I was reading an article by Dan Woods at Forbes.com titled “Can Hortonworks Dominate The Hadoop Market?” Dan analyzes where Hadoop market and where Hortonworks fits into the scheme of things. This is good analysis to see where the Hadoop market is today and where it can be by 2020. Dan also explains some of the differences between the different Hadoop distros and also the different cloud offerings.
One point Dan makes that caught my attention is: “While it is true that Hadoop can be the container for many types of data, in my view, the biggest victory comes from creating a common language for how to understand your business. While it would be really great for this common language to be developed and created in one place, we have too many attractive forms of repositories and analytics for that to be true. We will have excellent integrated models in the data warehouse, that are heavily used, other models in graphs, and lots of nouns and verbs and events discovered inside of Hadoop. The strongest approach will be to accept this heterogeneity and build a data supply chain that moves data around as needed to support various types of workloads and interactions between systems. In other words, accept you have a data supply chain with multiple repositories and forget about the idea of the center of the universe.”

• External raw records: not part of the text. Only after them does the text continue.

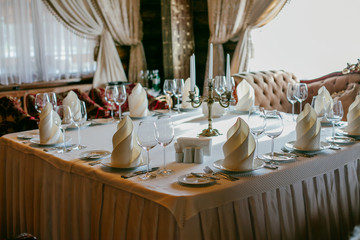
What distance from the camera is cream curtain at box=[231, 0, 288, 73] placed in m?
5.36

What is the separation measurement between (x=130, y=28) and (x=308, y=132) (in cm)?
513

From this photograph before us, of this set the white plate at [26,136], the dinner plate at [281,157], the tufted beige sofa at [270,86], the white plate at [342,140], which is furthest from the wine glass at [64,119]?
the tufted beige sofa at [270,86]

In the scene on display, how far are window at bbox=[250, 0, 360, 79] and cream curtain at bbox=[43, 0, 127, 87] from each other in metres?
2.22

I totally agree with Dan that the world of data is and will continue to be heterogeneous. A few years ago, many were saying that Hadoop and NoSQL were going to displace the traditional relational database vendors. I think now most people realize that these will augment rather than replace. And that is the crux of what Dan is saying. We need to build a “data supply chain” that allows us to integrate and analyze data from heterogeneous data sources. The SQL language was a powerful tool in the world of the RDBMS and the data warehouse. Today, we are seeing the Hadoop and the NoSQL world rapidly adopt SQL. What Cloudera has done with Impala, what Databricks has done with SparkSQL, and what Couchbase has done with N1QL are all prime examples of this. My guess is this great innovation will continue and we will ultimately have an extended SQL syntax that supports many new types of data and queries.